Tim Hoiles, a Freedom director and head of the company's audit committee, in an interview said he and other family members were frustrated with the company's performance and with "seeing the asset dwindle." He said he had strong support from other family members, an assertion Wolgemuth and other family members disputed.

"I'm not aware of anyone in the family other than Tim who has expressed an interest in selling the company outright," Wolgemuth said.

That view was echoed by Robin Hardie, who heads a committee of fourth-generation family members studying options and interviewing other family members about what they want to do.

"We're a big family. Some of them want to sell out, some want to diversify their holdings, but many more want the company to remain private," she said.

Freedom, which owns 28 newspapers and eight television stations, does not disclose its finances because it is private. But according to sources familiar with the results, Freedom last year had revenue of $760 million, lost about $90 million amid the nationwide advertising downturn and had cash flow of about $120 million. Analysts place the company's value at $1.5 billion to $2 billion.

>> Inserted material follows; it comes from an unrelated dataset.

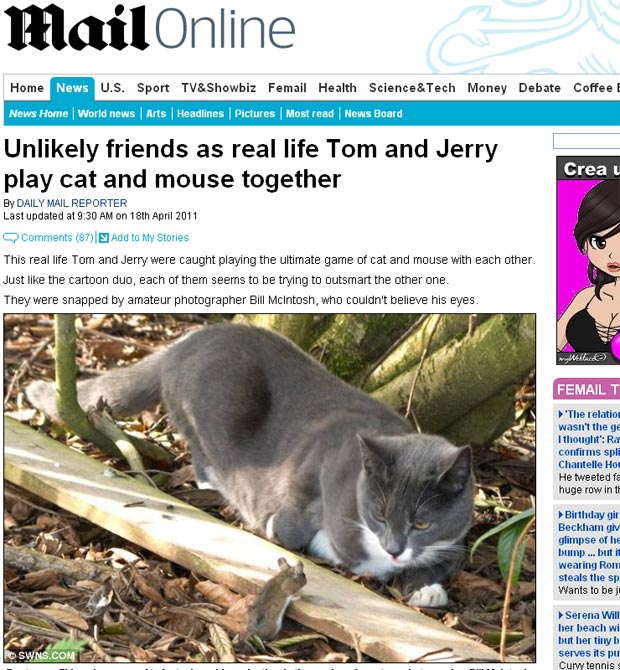 Bill McIntosh diz que gato e rato estavam brincando juntos. (Foto: Reprodução/Daily Mail)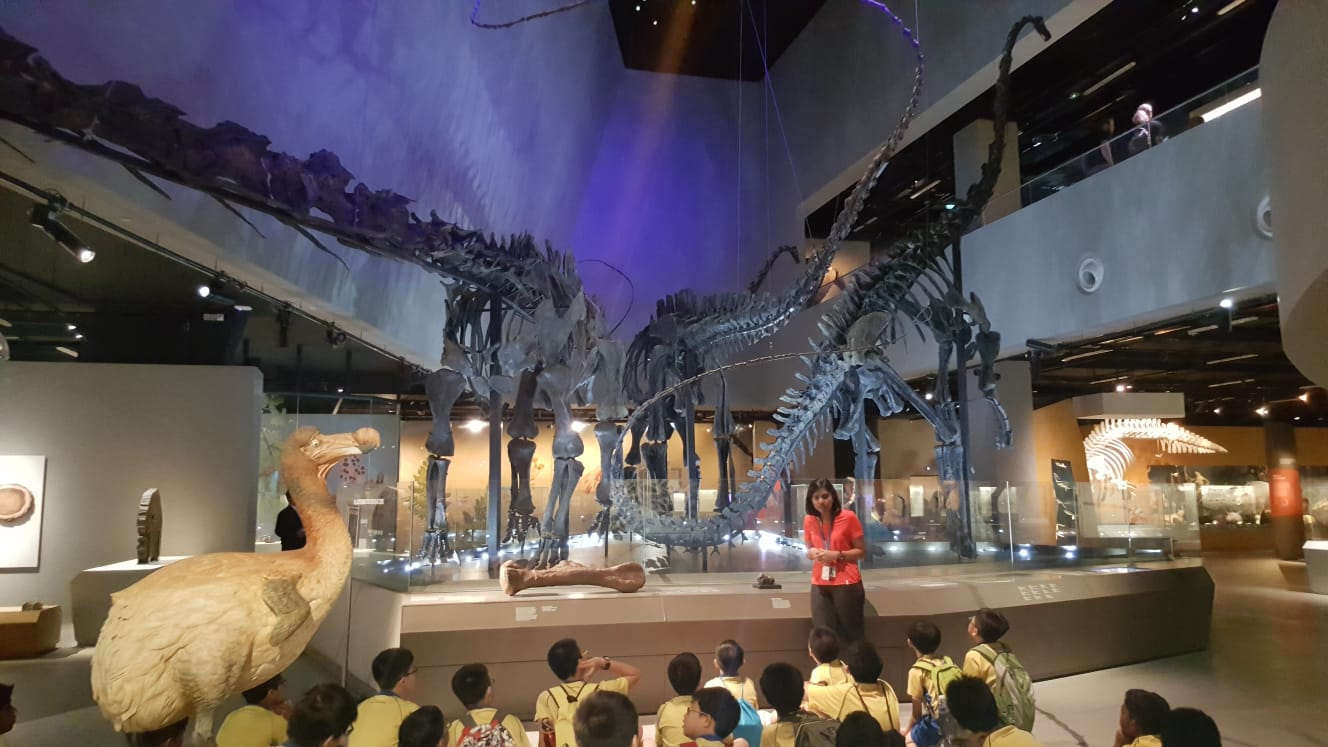 Science Learning Journey to LKC Natural History Muesum.jpg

Tim Hoiles confirmed that he had hired London investment banker Christopher Shaw, who has been in the middle of other newspaper family scraps in the past. Hoiles added that if other family members don't want to sell the entire company, they can buy him out.

"For a fair and competitive price, they can get me out of there," he said. He owns about 9% of the company.

Newspaper analyst John Morton said he was skeptical of an outright sale. He said he believed that most family members wanted to keep Freedom, which long has sought to uphold the libertarian philosophy of founder R.C. Hoiles.

"I would be amazed if the majority of the family wants to sell," Morton said.

Nonetheless, Morton said, Freedom and other family-owned media companies are under intense pressure to provide liquidity to younger generations eager to cash out or diversify their holdings.

He noted that pressures from the founding Chandler family led to the $6.8-billion sale in 2000 of Times Mirror, parent of The Times, to Chicago-based Tribune Co.

At the Register's Santa Ana offices, discussion of the news took up most of a meeting between editors and reporters that is usually held to discuss the day's stories.

Employees received an e-mail during the day from CEO Wolgemuth, promising them that Freedom's shareholders "will work through this process in a fair and dignified manner and final decisions will be determined based on what is best for Freedom as we move forward."


Times staff writer James S. Granelli contributed to this report.